3.) The Critical Game
Here the stars have to align themselves a bit, unless your wife is completely oblivious to sports. Check your TV listings and locate a sporting event, preferably one you can’t receive at home. Tell it’s an English Premiership game that you have to see, it’s Arsenal, your favorite team. When she says, perhaps rather scornfully, “Are you talking about soccer?” quickly remind her how much you love soccer, having played it as a child. Soccer is always an excellent choice because even if she mentions the game to a friend at work, there is very little chance she, or her friend for that matter, knows a thing about soccer.
She’s not going to like this one very much. Be sure to mention it’s a crucial playoff, or that Maradona, for crissakes, is playing for the first time in years. “All the guys are going out to see it, and they really want me to come. Arsenal is just the best, and this is a critical game.”
Hopefully, she won’t realize that an entire game of televised soccer can be played in less than two hours. When you come home, explain away your drunkenness by saying Arsenal triumphed one to zero (a typical soccer score), and that although there were crazy celebrations afterwards, you continued to drink relatively responsibly. If she wishes to hassle you, launch into a spirited moment-by-moment recount of the game using the phrases “indirect free-kick,” “diving header” and “back-heeling” incessantly. She’ll go back to sleep shortly.
Then sit tight until football season starts up.
4) The In-Town Friend
“John just got in from Montana,” you say breathily as you enter the house and undo your tie/leather jacket/hip waders. “You wouldn’t believe it,” you’ll say to your skeptical wife, “he’s just in town for the night, then he’s going back to Montana to start smoke-jumping school.” Details are very important here, they add a note of obfuscation to your treachery. “I’ve got to see him.” Now, gaze sadly at her. “Do you mind? ‘Cause if you do, I’ll stay home. It’s just that I haven’t seen him in five years, and we used to be best friends.”
Now, she’ll point out that you’ve never mentioned your friend John from Montana before (by the way, you would be well-advised not to use “John” every time). Affect an offended look and accuse her of not paying attention or possibly suffering from a tragically early onset of Alzheimer’s. She’ll relent and minutes later you’ll be happily knocking back your first Jack Daniels and filling in your Keno picks at the bar.
5.) The Staged Argument
Use this ploy only in the most dire of circumstances, i.e. when you’ve already exhausted the previous stratagems to the point they’re starting to sound a little repetitive to her ears (“John’s back in town again? Why doesn’t he just get an apartment?”).
Time to throw your self-respect to the wind and throw down with your wife. The object here is to get thrown out of the house or storm out in a rage.
“I can’t believe what a cunt your friend Lisa is!” is an excellent way to get things off and running. It is effective because 1.) You’re insulting her best friend and 2.) You’ve used the “C” word. It’s smart to keep the acrimony directed at her friend instead of her personally, as this will make things easier to repair later. If you can keep the flames properly fanned you should be out the door in no less than 15 minutes, plenty of time to collect a few Happy Hour two-for-ones.

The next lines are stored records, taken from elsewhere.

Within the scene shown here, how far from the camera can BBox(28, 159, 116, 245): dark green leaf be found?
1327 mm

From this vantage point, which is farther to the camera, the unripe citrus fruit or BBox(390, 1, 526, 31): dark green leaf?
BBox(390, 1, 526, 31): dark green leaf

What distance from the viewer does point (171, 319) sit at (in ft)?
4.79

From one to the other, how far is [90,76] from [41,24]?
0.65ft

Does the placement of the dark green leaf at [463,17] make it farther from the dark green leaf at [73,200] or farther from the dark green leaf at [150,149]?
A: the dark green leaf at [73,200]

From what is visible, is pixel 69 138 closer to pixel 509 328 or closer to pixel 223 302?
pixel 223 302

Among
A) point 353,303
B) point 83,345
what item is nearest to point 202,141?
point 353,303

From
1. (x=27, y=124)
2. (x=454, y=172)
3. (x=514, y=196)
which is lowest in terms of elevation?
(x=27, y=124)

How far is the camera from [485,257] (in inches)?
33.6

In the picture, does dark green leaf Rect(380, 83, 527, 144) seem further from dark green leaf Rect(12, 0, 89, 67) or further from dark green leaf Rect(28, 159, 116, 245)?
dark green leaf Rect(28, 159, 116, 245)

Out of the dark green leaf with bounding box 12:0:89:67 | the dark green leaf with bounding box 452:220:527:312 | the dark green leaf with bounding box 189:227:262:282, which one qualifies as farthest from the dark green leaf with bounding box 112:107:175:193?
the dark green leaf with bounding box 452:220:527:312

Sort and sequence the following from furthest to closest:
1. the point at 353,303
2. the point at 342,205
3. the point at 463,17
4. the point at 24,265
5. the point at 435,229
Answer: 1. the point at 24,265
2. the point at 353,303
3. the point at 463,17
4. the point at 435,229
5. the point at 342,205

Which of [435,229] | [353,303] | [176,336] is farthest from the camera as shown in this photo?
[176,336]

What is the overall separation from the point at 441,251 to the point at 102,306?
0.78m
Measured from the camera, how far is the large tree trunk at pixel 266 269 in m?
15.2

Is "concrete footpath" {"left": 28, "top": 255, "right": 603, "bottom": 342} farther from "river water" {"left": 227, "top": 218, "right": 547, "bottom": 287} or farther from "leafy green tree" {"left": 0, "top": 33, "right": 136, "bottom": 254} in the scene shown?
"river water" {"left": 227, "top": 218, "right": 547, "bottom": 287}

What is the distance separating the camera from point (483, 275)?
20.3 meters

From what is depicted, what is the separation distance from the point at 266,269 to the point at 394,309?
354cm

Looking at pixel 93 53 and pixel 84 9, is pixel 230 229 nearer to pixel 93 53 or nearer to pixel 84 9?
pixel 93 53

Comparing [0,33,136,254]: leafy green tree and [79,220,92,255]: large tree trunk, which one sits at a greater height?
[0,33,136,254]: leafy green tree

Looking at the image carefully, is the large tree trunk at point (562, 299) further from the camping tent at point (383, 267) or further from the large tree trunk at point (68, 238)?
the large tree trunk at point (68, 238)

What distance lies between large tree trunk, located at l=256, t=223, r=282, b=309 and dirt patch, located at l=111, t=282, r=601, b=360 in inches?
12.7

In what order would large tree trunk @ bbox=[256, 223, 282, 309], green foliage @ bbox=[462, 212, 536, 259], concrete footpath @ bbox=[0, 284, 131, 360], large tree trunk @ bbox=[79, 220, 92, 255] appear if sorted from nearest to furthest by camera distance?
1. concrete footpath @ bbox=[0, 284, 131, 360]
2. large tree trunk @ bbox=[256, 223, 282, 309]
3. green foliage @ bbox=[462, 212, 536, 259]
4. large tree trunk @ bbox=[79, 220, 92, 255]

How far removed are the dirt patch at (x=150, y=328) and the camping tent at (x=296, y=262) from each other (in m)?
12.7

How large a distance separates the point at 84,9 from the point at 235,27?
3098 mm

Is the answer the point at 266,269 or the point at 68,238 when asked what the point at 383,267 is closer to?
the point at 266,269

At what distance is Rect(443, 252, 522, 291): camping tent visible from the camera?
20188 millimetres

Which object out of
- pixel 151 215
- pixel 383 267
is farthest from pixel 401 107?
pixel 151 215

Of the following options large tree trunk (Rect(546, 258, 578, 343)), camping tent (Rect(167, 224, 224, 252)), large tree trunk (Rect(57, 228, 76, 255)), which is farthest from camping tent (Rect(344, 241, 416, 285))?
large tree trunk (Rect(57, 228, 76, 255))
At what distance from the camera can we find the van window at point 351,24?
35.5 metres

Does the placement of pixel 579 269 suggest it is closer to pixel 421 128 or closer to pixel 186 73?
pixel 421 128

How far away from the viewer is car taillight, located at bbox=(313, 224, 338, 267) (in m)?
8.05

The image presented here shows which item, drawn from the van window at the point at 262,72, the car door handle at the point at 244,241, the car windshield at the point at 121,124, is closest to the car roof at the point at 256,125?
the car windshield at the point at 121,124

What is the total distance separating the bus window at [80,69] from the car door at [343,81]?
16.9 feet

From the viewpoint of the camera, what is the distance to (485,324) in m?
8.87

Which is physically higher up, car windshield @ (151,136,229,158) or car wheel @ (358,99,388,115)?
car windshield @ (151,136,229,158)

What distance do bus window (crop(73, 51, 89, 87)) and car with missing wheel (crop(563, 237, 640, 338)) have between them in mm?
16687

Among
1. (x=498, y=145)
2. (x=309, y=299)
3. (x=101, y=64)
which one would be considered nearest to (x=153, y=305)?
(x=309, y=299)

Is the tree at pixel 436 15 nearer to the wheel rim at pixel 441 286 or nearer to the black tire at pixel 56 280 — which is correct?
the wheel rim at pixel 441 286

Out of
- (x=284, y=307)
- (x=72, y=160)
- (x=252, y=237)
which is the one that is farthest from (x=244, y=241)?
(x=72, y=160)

When you’ve had your fill at the bar, call her and tearfully apologize. Take a page out of her book and tell her you don’t know what’s gotten into you lately, you’ve just been very emotional.
6.) The Truth
While this may go against your most primal of instincts, it sometimes works. Say, “I just need a drink without you around.” You might be surprised – she may know exactly how you feel. Needles to say, this should be your last resort.
These should be enough to get you started. With a little ingenuity you can come up with some of your own, like the I Don’t Have Friends Anymore gambit or the Going Crazy, Need to Get Out for a Night Before There’s a Blood Bath ruse.